## [Tasks to carry out]
[A] From the text about German prayers in America, return the stretch from "There is no" through "about 90 years." word for word.
[B] According to the text about German prayers in America, which catechism did the founding congregations adhere to?
[C] List every year or decade written in numerals in the text about German prayers in America, in the order they appear.

German prayers in America

Posted on 04:49 by Unknown
Meeting notes taken in the late 1930s -- that seems to be the very last remnant of the German language in the history of the German United Evangelical Synod of the North America.

Everything official was in English, at that point. There was just one last meeting where one old churchman kept notes in German.

There is no German United Evangelical Synod of North America today. The church joined with the Reformed Church -- itself formerly the German Reformed Church -- in 1934. Then that church, the Evangelical and Reformed Church, joined with the Congregational Churches in 1957 to become the United Church of Christ. Even before that series of ecumenical mergers, though, what was once an immigrant church with a strong ethnic, "Old World" identity had accommodated and assimilated, jettisoning its Germanness, according to History of the Evangelical and Reformed Church, over the course of about 90 years.

That story is the story of immigrant assimilation in America.

The church began in St. Louis in the 1840s, a collection of immigrant congregations that defined themselves in opposition to the area's "ultra-Lutherans." These congregations adhered to the Heidelberg Catechism. The new church called itself a verein -- a union or an association -- and had a strong ethnic identity. Thought it existed only in the American Midwest, it formed with a German name: Der Deutche Evangelische Kirchenverein des Westens. After about 30 years, the church officially translated its name into English, re-christening itself in the late 1870s as the German United Evangelical Synod of North America.

Not quite two decades after that, in the 1890s, the church took the next major step in assimilation, following a course that was, by then, fairly well defined by other religious groups transplanted from Europe to North America: Sunday School curricula was switched to English. 

The catechism was put in English, then the church's hymnal, then, soon, the entire church was functioning in English, and the only remnant of the original language was those synod meeting notes, kept in German long after anyone needed them to be German.

Other groups were pressured to make the transition into English by war. Some Dutch Reformed churches faced serious social pressure to assimilate during World War I, for example. As James D. Bratt notes in Dutch Calvinism in Modern America, Christian Reformed Churches that continued preaching and praying in Dutch elicited outrage from "American neighbors unable to distinguish between 'Dutch' and 'Deutsch.'" Several Midwestern states actually passed laws prohibiting churches from holding services in any "foreign" language, unless full English translations had been given prior approval by the state legislature.

## [Information shown]
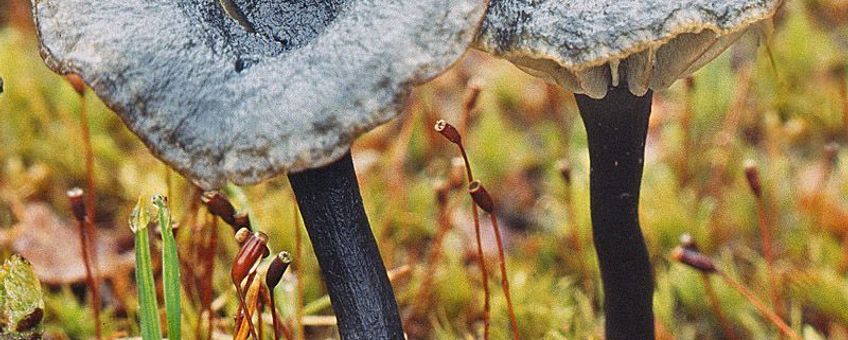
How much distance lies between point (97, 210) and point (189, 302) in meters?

## [Solved tasks]
[A]
There is no German United Evangelical Synod of North America today. The church joined with the Reformed Church -- itself formerly the German Reformed Church -- in 1934. Then that church, the Evangelical and Reformed Church, joined with the Congregational Churches in 1957 to become the United Church of Christ. Even before that series of ecumenical mergers, though, what was once an immigrant church with a strong ethnic, "Old World" identity had accommodated and assimilated, jettisoning its Germanness, according to History of the Evangelical and Reformed Church, over the course of about 90 years.

[B] The Heidelberg Catechism.

[C]
1930s (late)
1934
1957
1840s
1870s (late)
1890s